Mental health disorders are usually multifaceted in their origins, he said, adding this study indicates corporal punishment may contribute to a “cumulative risk” of developing them.
The act of spanking is illegal in 32 countries, but is sanctioned in Canada under Section 43 the Criminal Code, providing reasonable force is used by a parent on a child aged two to 12. The issue faced a Charter challenge in 2004, with the Supreme Court upholding the law, under certain conditions. A 2008 Senate push to strike down the law similarly failed.
Despite this new research, Dave Quist, executive director for the socially conservative Institute of Marriage and Family Canada, said he was in favour of keeping the so-called “spanking law.”
He referenced a study published in the 2006 New Zealand Medical Journal which determined that punishing children by spanking did not make them more aggressive or anti-social as adults. It was based on interviews following 1,000 children over a 30-year period.
“There’s evidence on both sides that says spanking does and does not cause harm,” he said, adding that the smack should not leave a mark and avoid the face and head. “What we are saying is that is really depends on the child, the parents and the relationship they have. … It should be one of the many options available to [the parents] including timeouts and taking away privileges.”
Catherine Connors, who moved to New York from Toronto and writes the blog Her Bad Mother, says she has struggled with the issue of spanking, and has done it only once, when her daughter was three years old.
“She was throwing a fit and pushing her baby brother’s stroller into the traffic,” Ms. Connors said. “In that moment, I didn’t know how else to stop her from putting her brother in danger.”
She said she regretted her actions later, but to this day, doesn’t know what she should have done differently. She and her husband regularly discuss whether or not to use spanking as a form of discipline on their now boisterous four-year-old son.

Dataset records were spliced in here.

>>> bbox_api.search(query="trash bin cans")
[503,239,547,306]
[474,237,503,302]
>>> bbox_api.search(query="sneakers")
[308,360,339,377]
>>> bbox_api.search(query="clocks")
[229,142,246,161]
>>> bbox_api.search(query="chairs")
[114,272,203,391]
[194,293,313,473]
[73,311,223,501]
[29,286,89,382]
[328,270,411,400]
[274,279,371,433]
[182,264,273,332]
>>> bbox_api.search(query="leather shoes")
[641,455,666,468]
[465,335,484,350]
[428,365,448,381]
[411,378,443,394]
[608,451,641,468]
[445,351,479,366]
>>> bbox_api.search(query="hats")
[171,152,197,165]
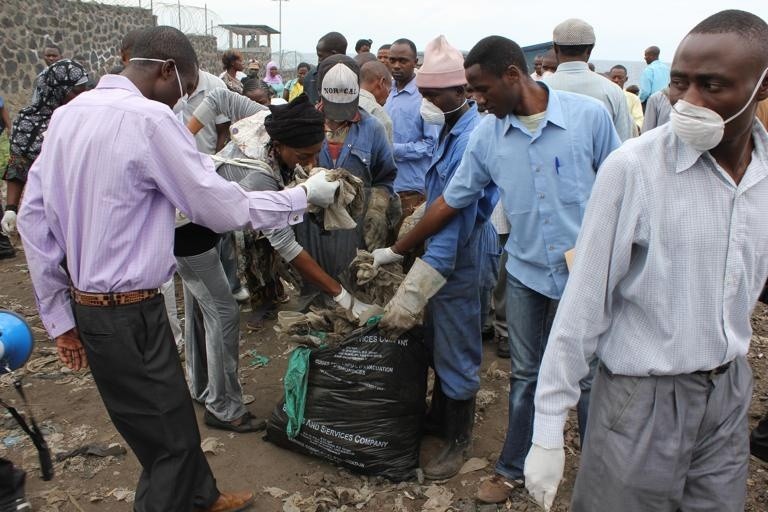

“It’s difficult to talk about spanking openly becomes it’s demonized. When I wrote a blog [post] about spanking my child, some people said I was a child abuser and threatened to call the police,” she said.
But she says conversations with other parents leads her to believe more people do it than readily admit.
In a Strategic Counsel poll done in 2007 for The Globe and Mail , 78 per cent of Canadian parents of children under 18 believed that parents do not discipline their children enough these days – and 42 per cent believed spanking is beneficial to a child’s development.
In her experience, psychotherapist and parenting expert Alyson Schafer says most parents resort to spanking because they are “bankrupt of what else to do.”
“How a child interprets spanking is what really matters,” she said. “What kind of mixed message are we sending them when we say ‘hands are for hugging, not hitting’ and ask them to tell us if anyone hits, but then use force as parents?”